Dans la baie du port de pêche de Cosmy, une machine affronte une nappe impressionnante de sargasses. Une opération encore expérimentale menée par la société SOMARA. Édouard Porry, son directeur, explique : « C’est une nouvelle méthodologie de collecte innovante, qui consiste à ramasser de façon mécanisée les sargasses et de les transférer directement dans des barges de stockage, 15 fois plus importantes que les petites bennes que l'on trouve à terre. Une fois que la barge sera pleine, c'est de réémerger les sargasses en mer à 20 000 nautiques, à un point qui a été défini par les services de l'État». 

Ramasser, stocker, réémerger, couler

L'enjeu est de renforcer la collecte directement en mer. Une méthode alternative au ramassage au sol appréciable, selon Frédéric Voyer, responsable du GIP Sargasses : « Vu les premiers résultats, cette solution à l’air intéressante. Maintenant, attendons de voir avec la durée de l'expérimentation, d'avoir les chiffres avec les volumes totaux qu'on aura réussi à collecter, le temps que cela prend, pour avoir une nouvelle conclusion sur l'utilité de cette solution».
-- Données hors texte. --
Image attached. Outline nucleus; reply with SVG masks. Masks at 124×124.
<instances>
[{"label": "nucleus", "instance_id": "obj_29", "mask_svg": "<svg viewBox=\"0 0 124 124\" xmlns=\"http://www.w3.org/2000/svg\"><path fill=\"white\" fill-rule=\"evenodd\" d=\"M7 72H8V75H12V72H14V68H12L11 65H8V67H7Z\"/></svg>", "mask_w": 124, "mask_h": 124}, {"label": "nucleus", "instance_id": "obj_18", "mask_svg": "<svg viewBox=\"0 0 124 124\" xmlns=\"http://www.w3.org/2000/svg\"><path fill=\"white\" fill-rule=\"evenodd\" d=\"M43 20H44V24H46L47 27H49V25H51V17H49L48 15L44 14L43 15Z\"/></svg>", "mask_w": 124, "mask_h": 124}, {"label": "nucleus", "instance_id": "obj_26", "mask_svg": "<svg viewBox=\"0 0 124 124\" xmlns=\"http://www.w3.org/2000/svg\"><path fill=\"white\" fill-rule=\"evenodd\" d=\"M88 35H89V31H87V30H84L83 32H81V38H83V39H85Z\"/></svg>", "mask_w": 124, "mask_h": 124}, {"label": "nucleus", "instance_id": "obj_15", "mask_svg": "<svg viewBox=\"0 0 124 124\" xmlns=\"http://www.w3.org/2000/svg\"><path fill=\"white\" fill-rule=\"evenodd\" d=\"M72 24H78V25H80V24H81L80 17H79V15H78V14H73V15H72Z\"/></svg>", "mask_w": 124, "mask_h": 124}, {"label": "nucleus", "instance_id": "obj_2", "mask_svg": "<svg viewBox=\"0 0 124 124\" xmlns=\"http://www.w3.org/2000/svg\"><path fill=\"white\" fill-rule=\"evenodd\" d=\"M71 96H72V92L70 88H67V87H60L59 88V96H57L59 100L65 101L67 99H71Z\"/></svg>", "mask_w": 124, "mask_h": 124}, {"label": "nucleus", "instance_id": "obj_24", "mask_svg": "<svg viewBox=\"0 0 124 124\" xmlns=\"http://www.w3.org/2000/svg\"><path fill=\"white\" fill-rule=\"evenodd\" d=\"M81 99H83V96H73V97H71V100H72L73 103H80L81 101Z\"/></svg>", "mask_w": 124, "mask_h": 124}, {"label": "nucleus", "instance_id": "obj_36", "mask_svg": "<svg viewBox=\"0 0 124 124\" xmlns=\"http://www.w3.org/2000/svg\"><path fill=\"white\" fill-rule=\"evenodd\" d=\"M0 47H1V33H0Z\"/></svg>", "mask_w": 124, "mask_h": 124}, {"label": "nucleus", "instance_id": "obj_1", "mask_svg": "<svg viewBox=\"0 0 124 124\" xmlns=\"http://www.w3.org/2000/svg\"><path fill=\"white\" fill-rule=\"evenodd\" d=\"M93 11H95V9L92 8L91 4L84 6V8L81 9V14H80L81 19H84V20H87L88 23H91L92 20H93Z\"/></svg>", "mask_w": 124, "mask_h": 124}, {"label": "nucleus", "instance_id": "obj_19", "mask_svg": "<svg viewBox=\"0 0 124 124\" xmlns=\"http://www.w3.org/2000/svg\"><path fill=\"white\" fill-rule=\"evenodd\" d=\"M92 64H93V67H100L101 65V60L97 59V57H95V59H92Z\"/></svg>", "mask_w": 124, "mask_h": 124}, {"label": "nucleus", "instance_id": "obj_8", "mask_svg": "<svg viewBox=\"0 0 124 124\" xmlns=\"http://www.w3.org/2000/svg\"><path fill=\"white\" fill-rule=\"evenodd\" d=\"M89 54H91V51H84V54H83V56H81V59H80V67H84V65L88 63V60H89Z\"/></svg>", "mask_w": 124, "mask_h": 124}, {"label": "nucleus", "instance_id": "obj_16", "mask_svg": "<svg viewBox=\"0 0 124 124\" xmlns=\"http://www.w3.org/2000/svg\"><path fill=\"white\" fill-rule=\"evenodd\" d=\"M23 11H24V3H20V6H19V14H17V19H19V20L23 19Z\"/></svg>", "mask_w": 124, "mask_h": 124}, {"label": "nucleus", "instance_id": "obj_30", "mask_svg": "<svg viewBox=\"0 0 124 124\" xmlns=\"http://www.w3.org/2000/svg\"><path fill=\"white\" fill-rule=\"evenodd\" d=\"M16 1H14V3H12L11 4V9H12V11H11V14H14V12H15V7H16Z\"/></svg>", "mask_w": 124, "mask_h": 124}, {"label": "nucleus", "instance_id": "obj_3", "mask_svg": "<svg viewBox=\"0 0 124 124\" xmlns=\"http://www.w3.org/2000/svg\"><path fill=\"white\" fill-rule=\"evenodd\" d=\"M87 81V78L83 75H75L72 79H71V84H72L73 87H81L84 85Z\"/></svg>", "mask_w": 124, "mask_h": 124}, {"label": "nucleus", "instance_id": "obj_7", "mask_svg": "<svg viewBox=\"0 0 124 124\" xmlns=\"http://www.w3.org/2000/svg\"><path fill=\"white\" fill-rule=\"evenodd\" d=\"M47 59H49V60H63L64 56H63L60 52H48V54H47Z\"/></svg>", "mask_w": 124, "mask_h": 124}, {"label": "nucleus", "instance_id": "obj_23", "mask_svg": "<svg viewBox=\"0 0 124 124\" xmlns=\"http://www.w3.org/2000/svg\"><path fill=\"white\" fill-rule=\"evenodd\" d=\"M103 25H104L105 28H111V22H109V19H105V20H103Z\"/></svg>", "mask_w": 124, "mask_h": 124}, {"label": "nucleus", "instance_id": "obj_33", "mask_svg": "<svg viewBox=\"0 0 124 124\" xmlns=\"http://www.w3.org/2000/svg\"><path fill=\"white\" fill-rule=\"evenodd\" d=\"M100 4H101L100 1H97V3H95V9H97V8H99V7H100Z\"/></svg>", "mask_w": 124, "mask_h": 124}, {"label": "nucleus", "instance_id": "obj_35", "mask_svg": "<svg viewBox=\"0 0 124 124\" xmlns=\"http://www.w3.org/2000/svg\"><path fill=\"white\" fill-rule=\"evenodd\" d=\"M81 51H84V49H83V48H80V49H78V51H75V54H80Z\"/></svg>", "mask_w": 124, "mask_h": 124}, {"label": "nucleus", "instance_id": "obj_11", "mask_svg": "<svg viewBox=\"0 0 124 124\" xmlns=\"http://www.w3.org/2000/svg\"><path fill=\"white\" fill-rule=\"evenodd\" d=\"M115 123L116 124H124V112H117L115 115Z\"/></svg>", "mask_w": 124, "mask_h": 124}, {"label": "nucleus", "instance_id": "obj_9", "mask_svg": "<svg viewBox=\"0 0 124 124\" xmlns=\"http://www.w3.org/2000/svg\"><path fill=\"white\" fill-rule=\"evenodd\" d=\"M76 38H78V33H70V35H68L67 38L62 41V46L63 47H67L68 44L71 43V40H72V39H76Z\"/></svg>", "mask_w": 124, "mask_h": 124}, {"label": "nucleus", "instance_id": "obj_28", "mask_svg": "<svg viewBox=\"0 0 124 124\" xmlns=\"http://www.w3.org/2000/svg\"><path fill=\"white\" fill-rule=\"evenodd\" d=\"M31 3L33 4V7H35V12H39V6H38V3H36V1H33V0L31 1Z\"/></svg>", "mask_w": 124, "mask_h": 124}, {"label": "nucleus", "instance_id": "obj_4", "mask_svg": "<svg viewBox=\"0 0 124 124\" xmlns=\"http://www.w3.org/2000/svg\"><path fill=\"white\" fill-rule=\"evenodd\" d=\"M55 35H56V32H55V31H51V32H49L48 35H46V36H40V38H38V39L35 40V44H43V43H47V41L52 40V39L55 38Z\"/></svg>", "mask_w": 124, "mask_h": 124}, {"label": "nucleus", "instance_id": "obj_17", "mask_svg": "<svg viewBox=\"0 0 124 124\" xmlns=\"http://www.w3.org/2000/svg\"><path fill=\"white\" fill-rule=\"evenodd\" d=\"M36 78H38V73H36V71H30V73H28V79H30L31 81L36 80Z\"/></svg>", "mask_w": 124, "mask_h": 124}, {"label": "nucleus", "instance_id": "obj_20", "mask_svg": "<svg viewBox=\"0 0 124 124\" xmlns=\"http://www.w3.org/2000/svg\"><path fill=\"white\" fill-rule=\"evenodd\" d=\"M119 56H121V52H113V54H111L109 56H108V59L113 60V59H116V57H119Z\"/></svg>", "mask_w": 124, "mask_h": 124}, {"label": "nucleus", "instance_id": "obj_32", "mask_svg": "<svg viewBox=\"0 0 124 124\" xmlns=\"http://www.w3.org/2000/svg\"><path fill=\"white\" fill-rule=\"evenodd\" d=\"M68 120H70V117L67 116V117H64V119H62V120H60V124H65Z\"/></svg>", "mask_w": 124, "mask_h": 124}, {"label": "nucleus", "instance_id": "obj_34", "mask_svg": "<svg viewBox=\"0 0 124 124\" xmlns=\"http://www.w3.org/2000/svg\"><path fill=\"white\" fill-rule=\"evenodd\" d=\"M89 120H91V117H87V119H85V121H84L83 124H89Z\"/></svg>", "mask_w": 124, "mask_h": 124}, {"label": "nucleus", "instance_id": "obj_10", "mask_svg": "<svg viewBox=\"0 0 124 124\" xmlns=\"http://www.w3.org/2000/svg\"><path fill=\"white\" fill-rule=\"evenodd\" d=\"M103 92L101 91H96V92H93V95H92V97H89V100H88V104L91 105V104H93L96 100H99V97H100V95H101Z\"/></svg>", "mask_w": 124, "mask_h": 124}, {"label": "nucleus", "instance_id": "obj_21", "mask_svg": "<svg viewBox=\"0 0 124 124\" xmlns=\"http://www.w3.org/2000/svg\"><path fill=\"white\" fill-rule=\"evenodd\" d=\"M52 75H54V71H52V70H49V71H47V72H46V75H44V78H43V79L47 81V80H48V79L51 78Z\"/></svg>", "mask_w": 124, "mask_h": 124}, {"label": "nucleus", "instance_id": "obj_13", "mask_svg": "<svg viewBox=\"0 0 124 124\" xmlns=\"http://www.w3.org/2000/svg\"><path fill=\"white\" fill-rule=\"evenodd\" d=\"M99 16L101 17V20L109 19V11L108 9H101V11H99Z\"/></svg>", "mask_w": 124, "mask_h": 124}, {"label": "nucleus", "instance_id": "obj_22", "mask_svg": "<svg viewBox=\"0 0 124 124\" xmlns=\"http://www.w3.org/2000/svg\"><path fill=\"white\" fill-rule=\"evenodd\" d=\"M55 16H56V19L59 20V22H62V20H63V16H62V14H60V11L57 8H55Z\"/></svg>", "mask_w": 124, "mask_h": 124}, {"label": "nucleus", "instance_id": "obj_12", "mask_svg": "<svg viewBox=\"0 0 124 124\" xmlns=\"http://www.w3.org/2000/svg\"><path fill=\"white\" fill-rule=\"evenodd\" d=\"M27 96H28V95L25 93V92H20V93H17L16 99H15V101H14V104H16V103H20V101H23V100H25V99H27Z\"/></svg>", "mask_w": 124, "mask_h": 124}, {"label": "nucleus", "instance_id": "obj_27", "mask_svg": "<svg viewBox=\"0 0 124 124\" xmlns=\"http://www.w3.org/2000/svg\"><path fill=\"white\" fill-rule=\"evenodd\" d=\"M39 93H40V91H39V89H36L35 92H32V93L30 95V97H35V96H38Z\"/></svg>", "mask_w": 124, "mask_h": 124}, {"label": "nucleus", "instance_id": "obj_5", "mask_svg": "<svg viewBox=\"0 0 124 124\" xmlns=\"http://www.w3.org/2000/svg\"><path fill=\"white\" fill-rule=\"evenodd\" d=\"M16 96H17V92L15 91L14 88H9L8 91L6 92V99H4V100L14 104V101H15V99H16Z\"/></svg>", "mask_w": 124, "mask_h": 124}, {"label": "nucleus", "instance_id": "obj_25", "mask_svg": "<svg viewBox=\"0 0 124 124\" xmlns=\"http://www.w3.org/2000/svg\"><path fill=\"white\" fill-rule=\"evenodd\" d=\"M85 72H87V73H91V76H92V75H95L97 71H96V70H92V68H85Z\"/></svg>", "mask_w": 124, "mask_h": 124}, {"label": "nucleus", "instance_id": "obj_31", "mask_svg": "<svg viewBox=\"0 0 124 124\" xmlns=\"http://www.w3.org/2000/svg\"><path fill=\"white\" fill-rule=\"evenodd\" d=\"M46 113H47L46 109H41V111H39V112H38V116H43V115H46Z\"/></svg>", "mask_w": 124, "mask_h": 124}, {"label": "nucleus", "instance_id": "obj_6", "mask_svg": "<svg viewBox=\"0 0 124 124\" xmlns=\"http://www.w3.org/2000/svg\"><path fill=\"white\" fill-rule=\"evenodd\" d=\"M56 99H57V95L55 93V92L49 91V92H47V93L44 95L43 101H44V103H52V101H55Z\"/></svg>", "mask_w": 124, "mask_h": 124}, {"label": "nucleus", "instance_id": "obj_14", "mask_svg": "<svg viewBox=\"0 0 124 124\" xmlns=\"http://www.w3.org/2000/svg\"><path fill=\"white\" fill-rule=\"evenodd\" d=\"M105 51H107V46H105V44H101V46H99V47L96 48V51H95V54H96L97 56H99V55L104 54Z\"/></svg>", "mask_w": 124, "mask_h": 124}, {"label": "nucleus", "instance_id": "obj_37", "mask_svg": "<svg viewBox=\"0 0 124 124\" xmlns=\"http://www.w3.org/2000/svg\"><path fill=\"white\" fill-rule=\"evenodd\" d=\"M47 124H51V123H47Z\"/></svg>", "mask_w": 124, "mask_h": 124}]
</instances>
Si les résultats s'avèrent positifs, ils pourraient servir d'exemple, selon Mathieu Ravaud, neuvième adjoint au maire de Trinité : «Malgré les moyens nautiques mis en place, on a de plus en plus de sargasses. Mais ça reste quand même un soulagement de savoir qu'on peut être aussi réactifs sur la rive de sargasses, parce qu'en réalité, tant que la sargasse reste fraîche, elle ne se décompose pas, elle n'impacte pas forcément la population en termes d'odeur. Donc, si on a les moyens nautiques ou terrestres pour traiter cette sargasse avant qu'elle vienne s'échouer sur le littoral, c'est vraiment magnifique»

L'opération expérimentale doit se poursuivre jusqu'à au moins mardi 25 août.